▶ **Exercise objective**
Print each line exactly, beginning with the one where "common name: cat" appears and ending at the last line below.

*** Material shown ***

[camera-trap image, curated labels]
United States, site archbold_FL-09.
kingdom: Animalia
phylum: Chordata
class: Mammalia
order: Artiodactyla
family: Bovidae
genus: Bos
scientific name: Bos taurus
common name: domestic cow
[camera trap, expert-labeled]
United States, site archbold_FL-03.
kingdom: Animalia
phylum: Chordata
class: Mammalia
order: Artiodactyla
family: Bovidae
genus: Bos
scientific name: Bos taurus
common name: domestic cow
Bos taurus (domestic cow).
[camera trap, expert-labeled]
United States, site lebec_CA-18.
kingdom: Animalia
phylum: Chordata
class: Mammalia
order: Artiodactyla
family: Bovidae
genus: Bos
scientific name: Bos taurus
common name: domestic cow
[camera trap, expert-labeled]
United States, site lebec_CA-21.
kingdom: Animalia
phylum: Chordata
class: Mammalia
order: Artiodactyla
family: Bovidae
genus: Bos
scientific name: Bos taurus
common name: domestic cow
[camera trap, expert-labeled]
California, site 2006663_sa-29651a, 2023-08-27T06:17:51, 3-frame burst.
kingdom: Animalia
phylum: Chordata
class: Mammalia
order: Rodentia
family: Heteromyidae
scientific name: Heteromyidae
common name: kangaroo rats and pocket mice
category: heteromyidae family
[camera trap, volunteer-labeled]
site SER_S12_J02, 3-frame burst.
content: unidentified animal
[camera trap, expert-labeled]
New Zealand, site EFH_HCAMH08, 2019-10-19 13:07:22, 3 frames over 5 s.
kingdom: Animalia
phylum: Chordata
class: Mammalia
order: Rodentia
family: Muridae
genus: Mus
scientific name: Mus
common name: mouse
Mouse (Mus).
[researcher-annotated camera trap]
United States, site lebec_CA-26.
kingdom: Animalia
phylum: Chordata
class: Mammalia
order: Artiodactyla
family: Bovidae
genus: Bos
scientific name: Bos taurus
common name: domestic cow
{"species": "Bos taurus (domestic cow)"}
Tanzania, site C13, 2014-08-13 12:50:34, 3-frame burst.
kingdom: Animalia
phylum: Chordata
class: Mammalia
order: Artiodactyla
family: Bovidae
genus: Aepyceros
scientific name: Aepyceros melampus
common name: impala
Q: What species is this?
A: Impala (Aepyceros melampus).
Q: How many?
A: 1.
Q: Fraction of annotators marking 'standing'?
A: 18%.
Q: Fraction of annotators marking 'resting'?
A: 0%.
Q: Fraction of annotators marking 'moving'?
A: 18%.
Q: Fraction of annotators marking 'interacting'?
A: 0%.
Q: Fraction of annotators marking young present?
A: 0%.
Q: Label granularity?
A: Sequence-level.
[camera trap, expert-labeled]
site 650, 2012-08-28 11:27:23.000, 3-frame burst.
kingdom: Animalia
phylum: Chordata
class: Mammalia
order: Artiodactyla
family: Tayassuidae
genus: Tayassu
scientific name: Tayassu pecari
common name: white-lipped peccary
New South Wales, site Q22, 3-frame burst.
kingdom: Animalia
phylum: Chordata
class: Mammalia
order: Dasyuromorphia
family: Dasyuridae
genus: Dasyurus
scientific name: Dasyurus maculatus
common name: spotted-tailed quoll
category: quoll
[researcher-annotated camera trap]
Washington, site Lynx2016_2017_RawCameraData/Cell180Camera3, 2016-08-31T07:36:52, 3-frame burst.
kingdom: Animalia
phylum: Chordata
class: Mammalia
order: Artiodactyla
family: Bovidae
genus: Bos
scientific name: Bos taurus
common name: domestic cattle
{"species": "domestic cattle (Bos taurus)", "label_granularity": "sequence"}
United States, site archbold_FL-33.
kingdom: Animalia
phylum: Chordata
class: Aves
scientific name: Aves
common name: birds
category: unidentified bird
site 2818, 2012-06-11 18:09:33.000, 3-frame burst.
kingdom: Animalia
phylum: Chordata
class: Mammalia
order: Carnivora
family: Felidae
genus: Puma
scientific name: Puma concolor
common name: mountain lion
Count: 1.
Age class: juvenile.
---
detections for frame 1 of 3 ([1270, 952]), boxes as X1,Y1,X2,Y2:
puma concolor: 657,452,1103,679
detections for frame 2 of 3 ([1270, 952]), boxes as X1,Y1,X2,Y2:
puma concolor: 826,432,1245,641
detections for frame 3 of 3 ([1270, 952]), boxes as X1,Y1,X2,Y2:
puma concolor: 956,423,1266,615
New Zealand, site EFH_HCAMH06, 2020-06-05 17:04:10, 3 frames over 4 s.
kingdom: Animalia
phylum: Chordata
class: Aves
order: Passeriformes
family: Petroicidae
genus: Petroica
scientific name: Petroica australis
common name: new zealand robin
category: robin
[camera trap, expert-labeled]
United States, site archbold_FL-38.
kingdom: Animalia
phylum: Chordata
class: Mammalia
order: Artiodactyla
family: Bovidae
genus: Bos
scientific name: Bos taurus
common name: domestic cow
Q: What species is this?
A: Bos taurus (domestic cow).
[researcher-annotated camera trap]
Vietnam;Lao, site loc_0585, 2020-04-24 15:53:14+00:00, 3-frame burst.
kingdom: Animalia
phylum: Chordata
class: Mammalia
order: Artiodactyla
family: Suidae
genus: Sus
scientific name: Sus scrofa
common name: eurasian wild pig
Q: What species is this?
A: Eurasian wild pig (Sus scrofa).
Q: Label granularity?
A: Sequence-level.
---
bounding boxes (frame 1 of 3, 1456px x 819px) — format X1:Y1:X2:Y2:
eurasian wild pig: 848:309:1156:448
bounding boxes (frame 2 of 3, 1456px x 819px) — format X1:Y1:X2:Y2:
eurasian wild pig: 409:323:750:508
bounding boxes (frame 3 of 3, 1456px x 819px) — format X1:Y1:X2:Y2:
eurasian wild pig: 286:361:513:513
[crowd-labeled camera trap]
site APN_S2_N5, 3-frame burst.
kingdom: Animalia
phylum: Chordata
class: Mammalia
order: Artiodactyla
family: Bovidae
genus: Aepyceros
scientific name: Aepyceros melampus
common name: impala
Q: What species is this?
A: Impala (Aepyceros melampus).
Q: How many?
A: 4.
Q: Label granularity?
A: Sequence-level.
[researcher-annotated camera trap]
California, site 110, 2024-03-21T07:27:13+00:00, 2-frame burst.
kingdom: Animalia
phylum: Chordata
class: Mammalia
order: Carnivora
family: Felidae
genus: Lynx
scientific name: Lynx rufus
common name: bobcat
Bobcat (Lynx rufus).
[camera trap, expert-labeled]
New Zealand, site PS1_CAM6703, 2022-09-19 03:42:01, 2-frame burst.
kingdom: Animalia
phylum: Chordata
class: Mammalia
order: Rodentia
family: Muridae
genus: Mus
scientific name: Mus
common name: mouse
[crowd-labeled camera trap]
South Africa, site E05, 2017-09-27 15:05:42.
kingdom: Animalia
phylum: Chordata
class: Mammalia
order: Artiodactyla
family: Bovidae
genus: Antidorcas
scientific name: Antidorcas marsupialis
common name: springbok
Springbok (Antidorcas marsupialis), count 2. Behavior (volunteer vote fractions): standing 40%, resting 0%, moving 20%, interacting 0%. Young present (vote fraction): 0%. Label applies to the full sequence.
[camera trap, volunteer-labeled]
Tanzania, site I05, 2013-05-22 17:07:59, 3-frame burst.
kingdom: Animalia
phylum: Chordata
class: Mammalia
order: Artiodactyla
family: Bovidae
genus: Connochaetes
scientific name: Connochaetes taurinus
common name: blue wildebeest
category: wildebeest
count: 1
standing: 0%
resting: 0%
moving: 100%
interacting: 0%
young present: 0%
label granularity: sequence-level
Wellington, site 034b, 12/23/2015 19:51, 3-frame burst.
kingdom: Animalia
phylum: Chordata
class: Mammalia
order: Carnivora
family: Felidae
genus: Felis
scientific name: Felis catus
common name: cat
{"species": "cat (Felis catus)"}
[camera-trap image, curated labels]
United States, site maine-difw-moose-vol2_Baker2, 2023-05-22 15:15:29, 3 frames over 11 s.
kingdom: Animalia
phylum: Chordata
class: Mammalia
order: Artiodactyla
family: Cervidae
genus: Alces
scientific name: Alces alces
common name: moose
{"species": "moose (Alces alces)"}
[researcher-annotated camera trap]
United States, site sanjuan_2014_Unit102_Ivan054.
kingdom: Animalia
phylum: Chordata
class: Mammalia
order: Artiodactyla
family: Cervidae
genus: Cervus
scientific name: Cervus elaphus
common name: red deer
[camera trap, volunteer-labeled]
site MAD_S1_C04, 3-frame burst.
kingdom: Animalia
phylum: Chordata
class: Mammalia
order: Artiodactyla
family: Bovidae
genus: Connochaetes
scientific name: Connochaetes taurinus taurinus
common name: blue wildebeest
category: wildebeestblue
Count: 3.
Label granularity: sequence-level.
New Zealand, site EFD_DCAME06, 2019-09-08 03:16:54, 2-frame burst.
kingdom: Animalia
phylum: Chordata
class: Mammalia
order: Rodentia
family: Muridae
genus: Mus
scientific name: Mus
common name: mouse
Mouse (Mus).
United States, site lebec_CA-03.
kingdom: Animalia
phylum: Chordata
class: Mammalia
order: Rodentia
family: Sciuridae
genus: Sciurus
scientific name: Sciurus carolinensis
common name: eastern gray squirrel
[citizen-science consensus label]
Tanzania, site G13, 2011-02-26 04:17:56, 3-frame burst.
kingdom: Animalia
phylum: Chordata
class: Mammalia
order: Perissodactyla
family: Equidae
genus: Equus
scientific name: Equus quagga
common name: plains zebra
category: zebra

*** End of Material shown ***

▶ **Expected output**
common name: cat
{"species": "cat (Felis catus)"}
[camera-trap image, curated labels]
United States, site maine-difw-moose-vol2_Baker2, 2023-05-22 15:15:29, 3 frames over 11 s.
kingdom: Animalia
phylum: Chordata
class: Mammalia
order: Artiodactyla
family: Cervidae
genus: Alces
scientific name: Alces alces
common name: moose
{"species": "moose (Alces alces)"}
[researcher-annotated camera trap]
United States, site sanjuan_2014_Unit102_Ivan054.
kingdom: Animalia
phylum: Chordata
class: Mammalia
order: Artiodactyla
family: Cervidae
genus: Cervus
scientific name: Cervus elaphus
common name: red deer
[camera trap, volunteer-labeled]
site MAD_S1_C04, 3-frame burst.
kingdom: Animalia
phylum: Chordata
class: Mammalia
order: Artiodactyla
family: Bovidae
genus: Connochaetes
scientific name: Connochaetes taurinus taurinus
common name: blue wildebeest
category: wildebeestblue
Count: 3.
Label granularity: sequence-level.
New Zealand, site EFD_DCAME06, 2019-09-08 03:16:54, 2-frame burst.
kingdom: Animalia
phylum: Chordata
class: Mammalia
order: Rodentia
family: Muridae
genus: Mus
scientific name: Mus
common name: mouse
Mouse (Mus).
United States, site lebec_CA-03.
kingdom: Animalia
phylum: Chordata
class: Mammalia
order: Rodentia
family: Sciuridae
genus: Sciurus
scientific name: Sciurus carolinensis
common name: eastern gray squirrel
[citizen-science consensus label]
Tanzania, site G13, 2011-02-26 04:17:56, 3-frame burst.
kingdom: Animalia
phylum: Chordata
class: Mammalia
order: Perissodactyla
family: Equidae
genus: Equus
scientific name: Equus quagga
common name: plains zebra
category: zebra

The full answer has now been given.